Enticed by the collaborative nature of Google Docs, Junior Taylor Shen spearheaded the movement for an online APUSH forum on Aug. 26. Within hours, 61 juniors had responded through School Loop and nine more had joined by the end of the week. By their first free-response question, Shen had 164 collaborators editing and viewing a single document made up of 15 pages.
“People would be dying to get [access],” junior Jimmy Chen said. “The page would block you because it’d say that there’s too many people trying to go in and they couldn’t let you in. You’d have to wait a couple minutes and try logging in again.”
Due to the large number of users, the first Google Doc was an anarchic concoction of themes, prompts, possible explanations, emoticons and confused questions in parenthesis.
Other APUSH students studying from the document experienced the chaos of 164 people editing one document and found it to be a disorderly hodgepodge of information.
“It hasn’t helped me,” junior Yehrin Park said. “It’s really [disorganized]. It’s just a lot of stuff crammed into one document.”
Chen and Shen hope to solve this problem by developing an administrative system to ensure content quality and organization, built upon dedicated students in charge of verifying information, organizing content and weeding out people who do not contribute. Platt sees some benefits to the students’ collaborations.
“This is a class that requires that kids outside of class talk about the content, talk about what they’re learning,” Platt said. “Anytime that they can do that—I applaud that. That’s how you learn. That’s how you make the material yours. You own it.”
Though her students’ enthusiasm for history excites her, she is concerned about what students are sharing.
“What I obviously don’t support is when kids are actually sharing information they’ve been assigned to do in class and they’re getting credit for it—that’s not appropriate,” Platt said. “I think the concept of kids becoming more and more reliant on cyberspace collaboration and communication sometimes blurs the line between, ‘Oh if I share this response to this question that Platt asked us in class with my buddy, is that cheating? Well, we’re just collaborating over it and talking about it.’ ”

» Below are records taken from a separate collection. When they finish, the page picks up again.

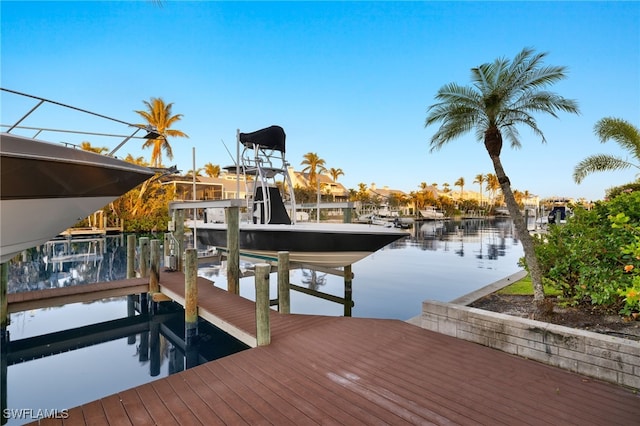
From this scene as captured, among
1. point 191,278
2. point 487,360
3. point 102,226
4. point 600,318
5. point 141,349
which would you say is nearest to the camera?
point 487,360

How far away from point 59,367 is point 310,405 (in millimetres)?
5528

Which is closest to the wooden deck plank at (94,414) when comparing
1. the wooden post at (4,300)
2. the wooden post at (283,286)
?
the wooden post at (283,286)

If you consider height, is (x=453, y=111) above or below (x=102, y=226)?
above

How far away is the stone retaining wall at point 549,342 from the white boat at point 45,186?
5.70m

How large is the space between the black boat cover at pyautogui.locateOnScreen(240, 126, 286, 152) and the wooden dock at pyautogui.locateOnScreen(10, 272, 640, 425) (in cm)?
689

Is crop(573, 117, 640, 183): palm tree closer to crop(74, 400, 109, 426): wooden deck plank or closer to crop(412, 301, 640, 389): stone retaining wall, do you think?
crop(412, 301, 640, 389): stone retaining wall

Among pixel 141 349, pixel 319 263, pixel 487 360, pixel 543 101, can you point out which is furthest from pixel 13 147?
pixel 543 101

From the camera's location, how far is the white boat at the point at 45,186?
13.0ft

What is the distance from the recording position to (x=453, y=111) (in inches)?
231

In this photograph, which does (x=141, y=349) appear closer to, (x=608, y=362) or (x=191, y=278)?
(x=191, y=278)

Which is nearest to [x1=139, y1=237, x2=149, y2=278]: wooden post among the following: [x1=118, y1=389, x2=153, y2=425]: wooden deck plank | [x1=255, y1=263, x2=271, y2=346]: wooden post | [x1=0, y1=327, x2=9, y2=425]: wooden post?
[x1=0, y1=327, x2=9, y2=425]: wooden post

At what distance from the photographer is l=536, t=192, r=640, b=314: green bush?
14.4 feet

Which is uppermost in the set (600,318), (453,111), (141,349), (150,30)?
(150,30)

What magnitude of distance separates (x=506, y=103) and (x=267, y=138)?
6532mm
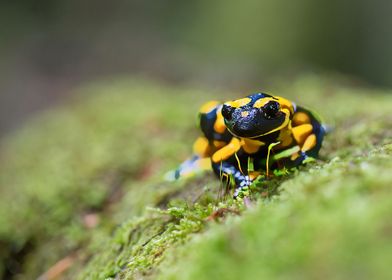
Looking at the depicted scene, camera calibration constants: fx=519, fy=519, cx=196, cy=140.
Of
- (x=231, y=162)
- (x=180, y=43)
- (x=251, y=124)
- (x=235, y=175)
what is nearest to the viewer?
(x=251, y=124)

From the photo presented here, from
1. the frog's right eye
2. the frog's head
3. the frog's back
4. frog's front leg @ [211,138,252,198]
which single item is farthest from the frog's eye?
the frog's back

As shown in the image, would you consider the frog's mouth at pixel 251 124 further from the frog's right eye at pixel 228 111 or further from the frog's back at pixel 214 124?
the frog's back at pixel 214 124

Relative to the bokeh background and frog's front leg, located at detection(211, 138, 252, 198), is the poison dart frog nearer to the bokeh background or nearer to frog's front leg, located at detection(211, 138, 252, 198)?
frog's front leg, located at detection(211, 138, 252, 198)

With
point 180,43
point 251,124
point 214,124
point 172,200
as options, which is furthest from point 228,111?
point 180,43

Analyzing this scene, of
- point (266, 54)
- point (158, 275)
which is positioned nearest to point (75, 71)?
point (266, 54)

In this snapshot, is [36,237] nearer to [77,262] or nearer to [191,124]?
[77,262]

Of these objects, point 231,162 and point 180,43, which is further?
point 180,43

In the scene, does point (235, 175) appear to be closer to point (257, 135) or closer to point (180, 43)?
point (257, 135)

Because online collaboration is a relatively new concept, no one has officially defined the difference between collaborating and cheating when you’re online with someone. Chen maintains that one cannot cheat while analyzing hypothetical prompts and outlining the texts.
Besides cheating, students face another issue with the use of Google Docs.
“It’s come to the point that solely studying from [the Google Doc] could actually benefit one significantly on the test, [so] it’s possible that we may [be] too reliant on the group,” Shen said. “We still [do] need to study on our own, this is just a supplement.”
Online collaboration transcends social groups and cliques. Chen believes that everyone is on the same playing field and everyone has an equal voice. Some introverted people may not have anyone to collaborate with, he explains, and using the Internet will let them.
“I’ve really seen a bunch of people open up and communicate more effectively,” Chen said. “It doesn’t matter who you are or whatever class, whatever group you hang out with, it’s more who you are and whatever you do to help contribute to the effort.”